Speer v. Rural Special School Dist. No. 50 of Norphlet, Union County

100 F.2d 202, 1 Fed. R. Serv. 642, 1938 U.S. App. LEXIS 2611
CourtCourt of Appeals for the Eighth Circuit
DecidedDecember 2, 1938
DocketNo. 11232
StatusPublished
Cited by3 cases

This text of 100 F.2d 202 (Speer v. Rural Special School Dist. No. 50 of Norphlet, Union County) is published on Counsel Stack Legal Research, covering Court of Appeals for the Eighth Circuit primary law. Counsel Stack provides free access to over 12 million legal documents including statutes, case law, regulations, and constitutions.

Bluebook
Speer v. Rural Special School Dist. No. 50 of Norphlet, Union County, 100 F.2d 202, 1 Fed. R. Serv. 642, 1938 U.S. App. LEXIS 2611 (8th Cir. 1938).

Opinion

STONE, Circuit Judge.

Because the parties are in sharp disagreement as to what are the issues before this Court, it is necessary to state an outline of the litigation up to and including the order which is the subject of this appeal. Otherwise, the various contentions of the parties are difficult to state in an understandable 'way.

Plaintiff (an appellant) Speer claims to be trustee under two deeds of trust executed by Rural Special School District No. 50 of Norphlet, Union County, Arkansas (sometimes called Norphlet Special School District of Union County, Arkansas), to secure bonds issued by the district.
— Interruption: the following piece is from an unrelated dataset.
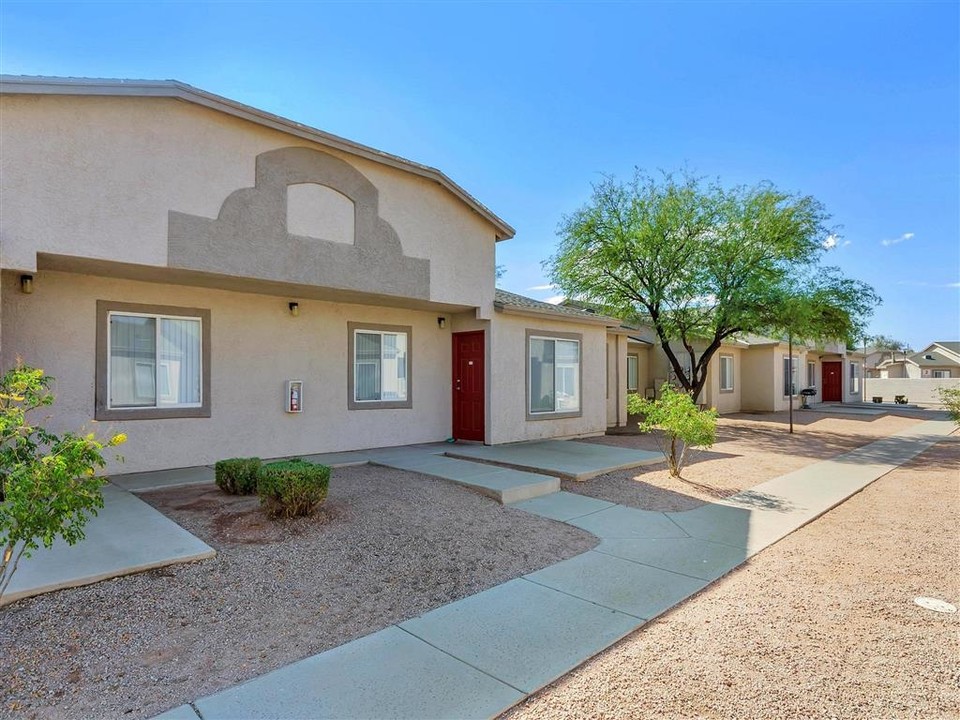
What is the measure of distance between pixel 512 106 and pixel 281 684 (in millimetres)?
14118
In each of these deeds of trust, was a provision ‘requiring the district to create a “Building Fund” in which should be set aside sufficient revenue from district taxes to take care of interest on and retirement of the bonds secured by the respective deeds of trust. He brought this bill in equity against the officers of the school board, the county collector and the county treasurer. The reliefs sought were (1) a temporary order restraining defendants (until the case can be heard) from paying out any monies of the district or from accepting school warrants in payment of taxes due the district and that the order be made permanent after hearing of the case; (2) judgment for past due interest and principal payments on the bonds (also for compensation to the trustee and attorney fees) ; (3) the district be required to pay “as rapidly as possible, and still permit the reasonable operation of its schools, said sums”, to set up a “Building Fund” account to be credited annually “out of its first revenues” with the sums specified in the, deeds of trust, and to remit same before the due dates under the deeds of trust; (4) for foreclosure and general relief.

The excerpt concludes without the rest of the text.